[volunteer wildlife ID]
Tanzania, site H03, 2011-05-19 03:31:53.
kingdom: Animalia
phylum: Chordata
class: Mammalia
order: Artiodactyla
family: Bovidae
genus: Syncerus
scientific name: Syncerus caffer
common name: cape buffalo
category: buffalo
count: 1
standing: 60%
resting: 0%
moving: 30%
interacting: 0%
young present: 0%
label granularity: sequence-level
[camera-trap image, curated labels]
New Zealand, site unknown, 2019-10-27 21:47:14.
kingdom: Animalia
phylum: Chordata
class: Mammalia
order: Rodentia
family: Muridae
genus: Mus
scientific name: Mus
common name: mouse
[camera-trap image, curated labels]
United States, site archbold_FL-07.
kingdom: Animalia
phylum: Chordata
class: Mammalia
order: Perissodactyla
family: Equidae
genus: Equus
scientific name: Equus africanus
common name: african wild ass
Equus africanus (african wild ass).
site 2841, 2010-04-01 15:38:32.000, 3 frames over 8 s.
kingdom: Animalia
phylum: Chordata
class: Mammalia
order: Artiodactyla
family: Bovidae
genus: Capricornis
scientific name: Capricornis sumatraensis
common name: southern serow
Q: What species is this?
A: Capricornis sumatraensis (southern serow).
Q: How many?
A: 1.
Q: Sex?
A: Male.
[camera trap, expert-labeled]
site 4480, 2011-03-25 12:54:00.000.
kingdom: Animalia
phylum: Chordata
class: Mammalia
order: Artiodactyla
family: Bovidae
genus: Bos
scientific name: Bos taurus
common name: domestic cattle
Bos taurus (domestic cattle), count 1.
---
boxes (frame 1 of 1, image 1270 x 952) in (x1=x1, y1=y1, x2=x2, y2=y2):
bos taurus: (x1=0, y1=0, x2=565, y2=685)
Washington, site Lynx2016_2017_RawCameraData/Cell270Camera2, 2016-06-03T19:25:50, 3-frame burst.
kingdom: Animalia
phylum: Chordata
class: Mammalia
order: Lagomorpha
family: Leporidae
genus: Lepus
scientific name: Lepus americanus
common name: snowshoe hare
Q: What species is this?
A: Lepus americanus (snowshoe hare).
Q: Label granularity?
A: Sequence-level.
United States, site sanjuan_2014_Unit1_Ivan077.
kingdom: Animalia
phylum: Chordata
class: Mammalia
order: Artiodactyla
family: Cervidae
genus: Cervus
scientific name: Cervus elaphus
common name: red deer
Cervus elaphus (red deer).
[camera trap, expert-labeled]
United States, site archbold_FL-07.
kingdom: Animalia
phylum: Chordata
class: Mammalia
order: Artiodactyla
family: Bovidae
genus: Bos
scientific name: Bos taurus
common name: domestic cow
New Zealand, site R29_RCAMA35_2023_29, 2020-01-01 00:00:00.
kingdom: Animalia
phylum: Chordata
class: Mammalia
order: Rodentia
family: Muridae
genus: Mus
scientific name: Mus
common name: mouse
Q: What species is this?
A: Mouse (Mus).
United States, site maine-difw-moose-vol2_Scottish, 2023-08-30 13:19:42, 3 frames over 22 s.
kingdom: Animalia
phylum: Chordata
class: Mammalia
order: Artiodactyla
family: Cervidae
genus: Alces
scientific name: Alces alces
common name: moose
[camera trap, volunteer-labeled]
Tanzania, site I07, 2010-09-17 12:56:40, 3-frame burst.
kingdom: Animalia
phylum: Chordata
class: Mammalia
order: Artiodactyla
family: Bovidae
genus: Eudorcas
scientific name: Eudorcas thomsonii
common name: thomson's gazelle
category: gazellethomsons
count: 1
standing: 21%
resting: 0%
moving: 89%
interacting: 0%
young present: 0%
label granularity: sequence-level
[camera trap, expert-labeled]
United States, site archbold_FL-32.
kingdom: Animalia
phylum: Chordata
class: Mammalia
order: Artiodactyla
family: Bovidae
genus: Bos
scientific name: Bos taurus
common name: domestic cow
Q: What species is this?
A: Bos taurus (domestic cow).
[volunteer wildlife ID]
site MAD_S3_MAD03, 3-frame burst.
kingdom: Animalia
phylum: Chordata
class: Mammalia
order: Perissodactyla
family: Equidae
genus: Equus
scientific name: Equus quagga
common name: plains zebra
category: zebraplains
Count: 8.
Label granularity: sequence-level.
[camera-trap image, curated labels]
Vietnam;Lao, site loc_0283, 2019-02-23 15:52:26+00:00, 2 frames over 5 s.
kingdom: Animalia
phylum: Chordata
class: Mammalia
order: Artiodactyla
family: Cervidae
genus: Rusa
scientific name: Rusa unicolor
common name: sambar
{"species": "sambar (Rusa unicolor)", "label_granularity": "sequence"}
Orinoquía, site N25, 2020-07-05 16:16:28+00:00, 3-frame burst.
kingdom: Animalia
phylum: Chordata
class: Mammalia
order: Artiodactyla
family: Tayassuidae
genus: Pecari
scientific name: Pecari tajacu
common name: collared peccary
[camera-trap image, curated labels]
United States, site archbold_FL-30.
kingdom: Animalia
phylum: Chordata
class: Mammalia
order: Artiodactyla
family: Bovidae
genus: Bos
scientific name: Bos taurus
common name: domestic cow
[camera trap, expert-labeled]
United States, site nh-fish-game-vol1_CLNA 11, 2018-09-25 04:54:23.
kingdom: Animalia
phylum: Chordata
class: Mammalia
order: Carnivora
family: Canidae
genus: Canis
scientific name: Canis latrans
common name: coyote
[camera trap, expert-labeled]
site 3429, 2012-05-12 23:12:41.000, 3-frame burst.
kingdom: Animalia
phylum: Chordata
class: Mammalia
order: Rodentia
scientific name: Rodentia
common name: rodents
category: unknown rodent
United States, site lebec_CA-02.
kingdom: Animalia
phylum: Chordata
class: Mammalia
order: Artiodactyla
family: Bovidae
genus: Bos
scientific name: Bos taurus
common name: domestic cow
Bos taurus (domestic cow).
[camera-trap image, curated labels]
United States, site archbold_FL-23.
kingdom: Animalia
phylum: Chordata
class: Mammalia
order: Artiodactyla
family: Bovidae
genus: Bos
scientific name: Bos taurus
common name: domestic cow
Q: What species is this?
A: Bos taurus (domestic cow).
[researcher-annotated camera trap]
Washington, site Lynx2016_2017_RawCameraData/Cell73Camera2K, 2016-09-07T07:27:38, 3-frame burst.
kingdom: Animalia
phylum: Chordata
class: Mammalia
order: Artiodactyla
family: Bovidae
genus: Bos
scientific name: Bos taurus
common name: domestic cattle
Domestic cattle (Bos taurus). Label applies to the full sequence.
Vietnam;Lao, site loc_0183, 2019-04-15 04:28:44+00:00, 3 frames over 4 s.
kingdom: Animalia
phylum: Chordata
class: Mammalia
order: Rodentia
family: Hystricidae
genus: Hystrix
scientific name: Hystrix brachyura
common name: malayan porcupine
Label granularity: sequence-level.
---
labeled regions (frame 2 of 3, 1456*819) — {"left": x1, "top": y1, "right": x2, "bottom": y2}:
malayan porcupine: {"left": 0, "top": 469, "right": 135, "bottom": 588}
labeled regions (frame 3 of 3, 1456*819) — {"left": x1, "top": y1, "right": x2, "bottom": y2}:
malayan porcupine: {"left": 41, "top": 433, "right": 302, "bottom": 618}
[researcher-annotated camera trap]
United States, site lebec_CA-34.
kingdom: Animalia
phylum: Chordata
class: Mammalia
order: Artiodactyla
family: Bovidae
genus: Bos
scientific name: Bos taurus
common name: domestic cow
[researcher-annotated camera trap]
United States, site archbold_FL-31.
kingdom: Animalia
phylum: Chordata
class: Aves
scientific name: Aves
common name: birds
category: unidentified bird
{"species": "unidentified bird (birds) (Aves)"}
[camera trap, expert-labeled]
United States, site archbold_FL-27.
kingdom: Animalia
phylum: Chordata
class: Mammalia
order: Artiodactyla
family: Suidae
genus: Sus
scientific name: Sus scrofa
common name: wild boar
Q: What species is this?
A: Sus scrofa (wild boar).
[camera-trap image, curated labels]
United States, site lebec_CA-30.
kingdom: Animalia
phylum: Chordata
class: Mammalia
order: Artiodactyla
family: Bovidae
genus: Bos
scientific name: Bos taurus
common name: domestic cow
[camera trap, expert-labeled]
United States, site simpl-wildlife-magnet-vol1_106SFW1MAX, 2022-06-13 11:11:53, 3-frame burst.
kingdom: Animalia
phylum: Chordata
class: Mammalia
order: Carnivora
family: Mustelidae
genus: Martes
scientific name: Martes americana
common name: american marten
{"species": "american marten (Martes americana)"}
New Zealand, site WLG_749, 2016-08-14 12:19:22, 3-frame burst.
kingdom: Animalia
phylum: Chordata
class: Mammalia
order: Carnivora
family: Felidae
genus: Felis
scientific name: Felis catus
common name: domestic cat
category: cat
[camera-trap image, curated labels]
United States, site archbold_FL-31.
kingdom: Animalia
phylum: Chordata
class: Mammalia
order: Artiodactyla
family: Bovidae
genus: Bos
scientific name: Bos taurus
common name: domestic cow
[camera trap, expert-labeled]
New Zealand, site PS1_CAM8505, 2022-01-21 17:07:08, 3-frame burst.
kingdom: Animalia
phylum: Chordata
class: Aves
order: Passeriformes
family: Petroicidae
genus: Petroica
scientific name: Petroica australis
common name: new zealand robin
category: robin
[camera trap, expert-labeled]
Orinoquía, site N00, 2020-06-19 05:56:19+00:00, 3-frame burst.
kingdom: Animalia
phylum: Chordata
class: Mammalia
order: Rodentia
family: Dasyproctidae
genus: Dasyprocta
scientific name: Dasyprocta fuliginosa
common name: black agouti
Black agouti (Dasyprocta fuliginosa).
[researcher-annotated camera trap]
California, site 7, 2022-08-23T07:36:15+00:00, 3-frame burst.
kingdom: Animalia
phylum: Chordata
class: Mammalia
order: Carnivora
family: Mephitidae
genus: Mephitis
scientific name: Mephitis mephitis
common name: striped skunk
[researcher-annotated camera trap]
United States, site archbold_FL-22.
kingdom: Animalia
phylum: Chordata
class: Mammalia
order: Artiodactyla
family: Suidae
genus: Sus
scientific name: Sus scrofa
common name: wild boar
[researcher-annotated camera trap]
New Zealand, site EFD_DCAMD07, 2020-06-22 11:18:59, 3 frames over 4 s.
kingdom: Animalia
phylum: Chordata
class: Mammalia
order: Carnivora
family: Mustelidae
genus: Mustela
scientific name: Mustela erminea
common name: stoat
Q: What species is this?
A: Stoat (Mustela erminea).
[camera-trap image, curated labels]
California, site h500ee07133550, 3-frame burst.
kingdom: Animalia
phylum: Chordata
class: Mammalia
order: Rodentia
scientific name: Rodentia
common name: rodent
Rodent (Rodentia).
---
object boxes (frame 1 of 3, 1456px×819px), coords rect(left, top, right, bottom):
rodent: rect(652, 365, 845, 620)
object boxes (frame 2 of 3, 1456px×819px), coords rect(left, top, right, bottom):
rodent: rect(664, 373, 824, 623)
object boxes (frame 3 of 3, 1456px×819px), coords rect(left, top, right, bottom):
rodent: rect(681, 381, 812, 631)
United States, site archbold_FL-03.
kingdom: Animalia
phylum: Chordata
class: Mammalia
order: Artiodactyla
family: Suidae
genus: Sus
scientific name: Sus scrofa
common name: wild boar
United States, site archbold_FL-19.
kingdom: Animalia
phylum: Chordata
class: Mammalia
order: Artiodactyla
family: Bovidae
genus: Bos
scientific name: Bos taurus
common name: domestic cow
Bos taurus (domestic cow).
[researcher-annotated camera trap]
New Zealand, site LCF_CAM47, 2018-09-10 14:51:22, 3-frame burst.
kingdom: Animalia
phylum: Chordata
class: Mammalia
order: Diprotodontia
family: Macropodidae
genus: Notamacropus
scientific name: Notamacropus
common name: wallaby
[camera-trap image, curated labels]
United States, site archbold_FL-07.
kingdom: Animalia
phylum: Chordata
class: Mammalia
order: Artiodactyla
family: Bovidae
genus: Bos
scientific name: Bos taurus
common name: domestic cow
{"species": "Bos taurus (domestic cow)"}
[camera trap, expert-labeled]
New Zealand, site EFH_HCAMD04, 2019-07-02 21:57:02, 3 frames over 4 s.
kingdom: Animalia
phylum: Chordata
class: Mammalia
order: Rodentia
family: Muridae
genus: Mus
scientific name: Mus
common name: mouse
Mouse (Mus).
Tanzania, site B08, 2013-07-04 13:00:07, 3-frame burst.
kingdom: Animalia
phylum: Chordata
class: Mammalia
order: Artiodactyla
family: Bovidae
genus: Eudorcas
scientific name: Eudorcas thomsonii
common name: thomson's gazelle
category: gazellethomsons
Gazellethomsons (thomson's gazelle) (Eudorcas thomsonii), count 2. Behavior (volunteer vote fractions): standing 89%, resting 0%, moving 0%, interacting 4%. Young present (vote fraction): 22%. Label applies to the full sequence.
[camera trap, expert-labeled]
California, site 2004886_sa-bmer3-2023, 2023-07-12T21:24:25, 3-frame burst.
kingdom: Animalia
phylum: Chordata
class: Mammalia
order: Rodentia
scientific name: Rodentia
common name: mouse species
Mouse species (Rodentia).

____

**Exercise brief:**
Within the records above, how many lines include the word "over"? Only the number is wanted.

**Expected answer:**
6